The Indian Mounds Wilderness was officially designated as part of the National Wilderness Preservation System in 1984. The wilderness includes about 12,000 acres of low ridges and slopes with three drainages, Indian Creek, Bull Creek, and Hurricane Bayou. The area is named after four mounds, some as high as 40 feet, located to the southeast, just outside of the designated wilderness area. Locals once believed the mounds were earthworks constructed by the Caddoan Mississippian culture, however, archaeologists subsequently confirmed that they are natural formations and not Caddoan earthworks. A 1994 publication identified four champion trees in the wilderness area, three state champions, a flatwoods plum, a Florida sugar maple, and an eastern hop-hornbeam, as well as the national champion little-hip hawthorn. Some of the last strongholds of mature black hickory grow at higher elevations in the wilderness, while the slopes and lower elevations support the largest old growth forest of American beech and southern magnolia in US national forest, a threatened and declining plant community. The forest floor is noted for supporting a particularly wealthy array of fungi, mosses, liverworts, wildflowers, and ferns.
Fauna
Reptiles of piney woods in east Texas include a diverse variety of lizards and turtles such as coal skink, ground skink, six-lined racerunner, prairie lizard, alligator snapping turtle, razor-backed musk turtle, Sabine map turtle, river cooter, three-toed box turtle, and smooth softshell turtle. Although not particularly abundant in the forest, American alligator may be present in any lake, river, bayou or large body of permanent water in east Texas.Five species of venomous snakes occur throughout the forest of southeast Texas: Texas coralsnake, eastern copperhead, northern cottonmouth, and less commonly timber rattlesnake, and western pygmy rattlesnake. A few of the harmless species include eastern hog-nosed snake, prairie kingsnake, eastern coachwhip, broad banded watersnake, Texas ratsnake, red-bellied snake, and rough earthsnake.

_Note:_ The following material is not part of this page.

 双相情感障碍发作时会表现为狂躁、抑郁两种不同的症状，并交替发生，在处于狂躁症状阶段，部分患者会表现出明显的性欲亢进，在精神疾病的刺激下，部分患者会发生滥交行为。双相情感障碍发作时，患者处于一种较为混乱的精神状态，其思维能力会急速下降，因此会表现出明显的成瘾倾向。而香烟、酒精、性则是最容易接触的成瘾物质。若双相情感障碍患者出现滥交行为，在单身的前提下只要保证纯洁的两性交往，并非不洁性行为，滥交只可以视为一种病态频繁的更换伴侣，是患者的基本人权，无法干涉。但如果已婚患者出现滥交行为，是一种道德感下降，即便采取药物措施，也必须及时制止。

Amphibians recorded in Sabine and Shelby counties include pickerel frog, Cope’s gray treefrog, Cajun chorus frog, Fowler’s toad, spotted salamander, three-toed amphiuma, and the Catahoula spotted dusky salamander, a species that has been disappearing throughout much of its range in Texas.
The fish of Sabine National Forest are largely associated with the Sabine River drainage. Some of the species recorded in the area include southern brook lamprey, Paddlefish, spotted gar, black bullhead, blue catfish, chain pickerel, yellow bass, green sunfish, Warmouth, dollar sunfish, and white crappie. A few of the smaller fish in the region include blacktail shiner, threadfin shad, Sabine shiner, golden topminnow, blackspotted topminnow, redspot darter, and bigscale logperch.